Sí, la visión de Cristo por la fe es la definitiva y fundamental, y por eso es que la Escritura dice:
“Porque Dios, que mandó que de las tinieblas resplandeciese la luz, es el que resplandeció en
nuestros corazones, para iluminación del conocimiento de la gloria de Dios en la faz de Jesucristo” (2
Co. 4:6); y también “Por tanto, nosotros todos, mirando a cara descubierta como en un espejo la
gloria del Señor, somos transformados de gloria en gloria en la misma imagen, como por el Espíritu
del Señor” (2 Co. 3:18). Estas preciosas verdades se pueden decir tanto de los apóstoles testigos de
la resurrección como de quienes creímos por la palabra de ellos, ya que ambos grupos vinimos a
Cristo por la fe.
Quizá piensas que sería tan distinto si pudieras ver físicamente a Cristo, e imaginas que tu fe sería
mucho más fortalecida por eso. Pero el mismo Señor Jesús está diciendo que tu fe y la mía es más
bienaventurada, porque sin haber visto, creímos. Esa fe demuestra con mucha mayor fuerza la
obra del Espíritu en un corazón pecador, porque pese a que los ojos físicos no han visto, el
corazón sí tiene la certeza y la esperanza firme puesta en Cristo, y eso no puede ser otra cosa que
un milagro obrado por Dios en nosotros.
Esta visión del Cristo resucitado fue la que llevó a este Tomás, insolente e incrédulo, a predicar el
Evangelio en el terreno hostil de la India, y finalmente morir atravesado por una lanza debido a su
testimonio de Cristo. Lo único que puede transformar también tu vida de gloria en gloria, es la visión
de este Cristo glorioso, el ser alumbrado por su gloria y conmovido por su amor.

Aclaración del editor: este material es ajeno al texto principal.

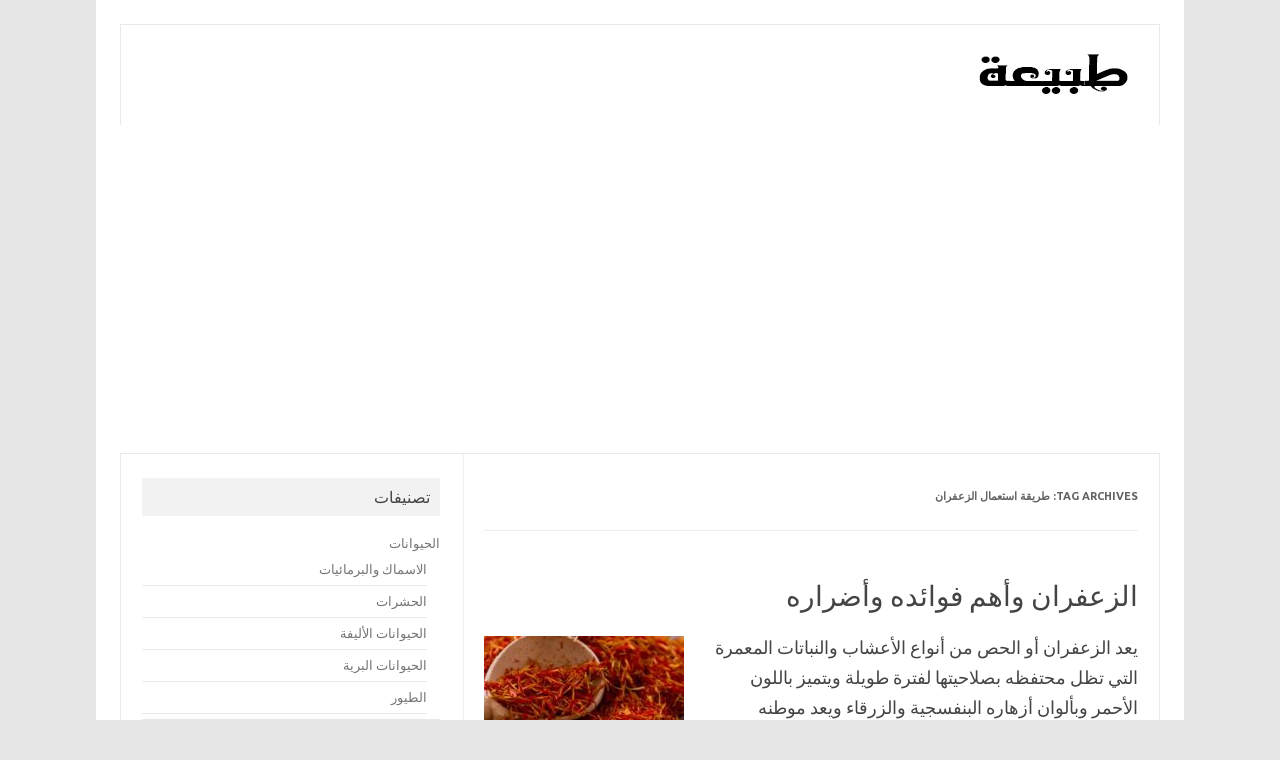

--- FILE ---
content_type: text/html; charset=utf-8
request_url: https://www.google.com/recaptcha/api2/aframe
body_size: 265
content:
<!DOCTYPE HTML><html><head><meta http-equiv="content-type" content="text/html; charset=UTF-8"></head><body><script nonce="EE0d2jI2UDugOp2gQnSV2A">/** Anti-fraud and anti-abuse applications only. See google.com/recaptcha */ try{var clients={'sodar':'https://pagead2.googlesyndication.com/pagead/sodar?'};window.addEventListener("message",function(a){try{if(a.source===window.parent){var b=JSON.parse(a.data);var c=clients[b['id']];if(c){var d=document.createElement('img');d.src=c+b['params']+'&rc='+(localStorage.getItem("rc::a")?sessionStorage.getItem("rc::b"):"");window.document.body.appendChild(d);sessionStorage.setItem("rc::e",parseInt(sessionStorage.getItem("rc::e")||0)+1);localStorage.setItem("rc::h",'1768883132000');}}}catch(b){}});window.parent.postMessage("_grecaptcha_ready", "*");}catch(b){}</script></body></html>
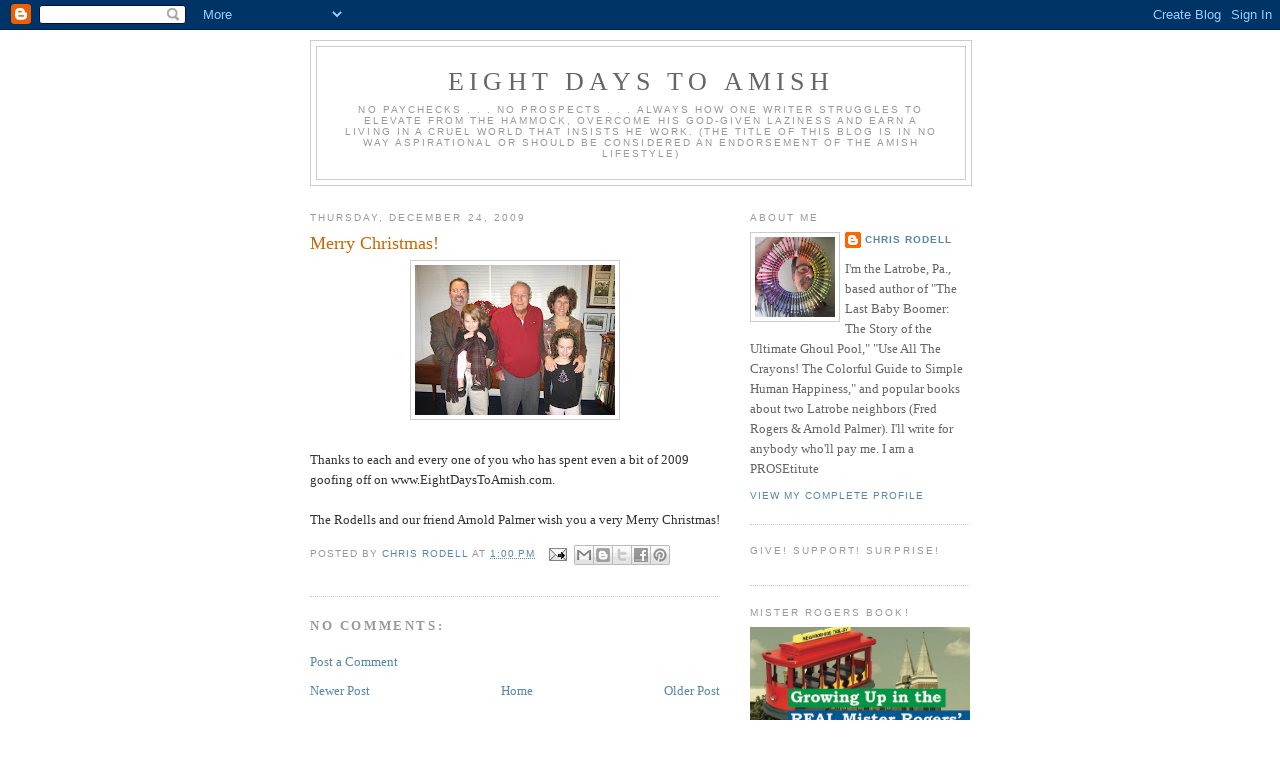

--- FILE ---
content_type: text/html; charset=UTF-8
request_url: https://eightdaystoamish.blogspot.com/b/stats?style=BLACK_TRANSPARENT&timeRange=ALL_TIME&token=APq4FmA3rUvIhwzMDkXZoYAd18Zbgxm2d1ZCTYT-tpx9N0Cjv1AShb1HcLCHq0bn-nPhs4tfDGuATCyH6SW6GEXP1cCZY5vLDA
body_size: -28
content:
{"total":3524684,"sparklineOptions":{"backgroundColor":{"fillOpacity":0.1,"fill":"#000000"},"series":[{"areaOpacity":0.3,"color":"#202020"}]},"sparklineData":[[0,76],[1,31],[2,35],[3,31],[4,41],[5,36],[6,40],[7,29],[8,63],[9,30],[10,32],[11,30],[12,27],[13,42],[14,34],[15,49],[16,61],[17,72],[18,90],[19,92],[20,100],[21,57],[22,56],[23,58],[24,52],[25,47],[26,51],[27,54],[28,56],[29,48]],"nextTickMs":257142}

¿Qué te detiene de venir a Cristo? ¿Qué te estorba aún para entregar por completo tu vida a Él?
¿Qué podría ser más alto y más sublime que vivir completamente para este precioso Salvador?
Que, pese a tus luchas, tus debilidades y tus caídas, puedas poner los ojos de tu alma en Cristo por
medio de esa fe que Él mismo llamó bienaventurada, y te conmuevas por el amor de este precioso
Salvador que murió y resucitó por ti, y ahora te guía y te cuida con paciencia cada día: “no seas
incrédulo, sino creyente… bienaventurados los que no vieron, y creyeron”.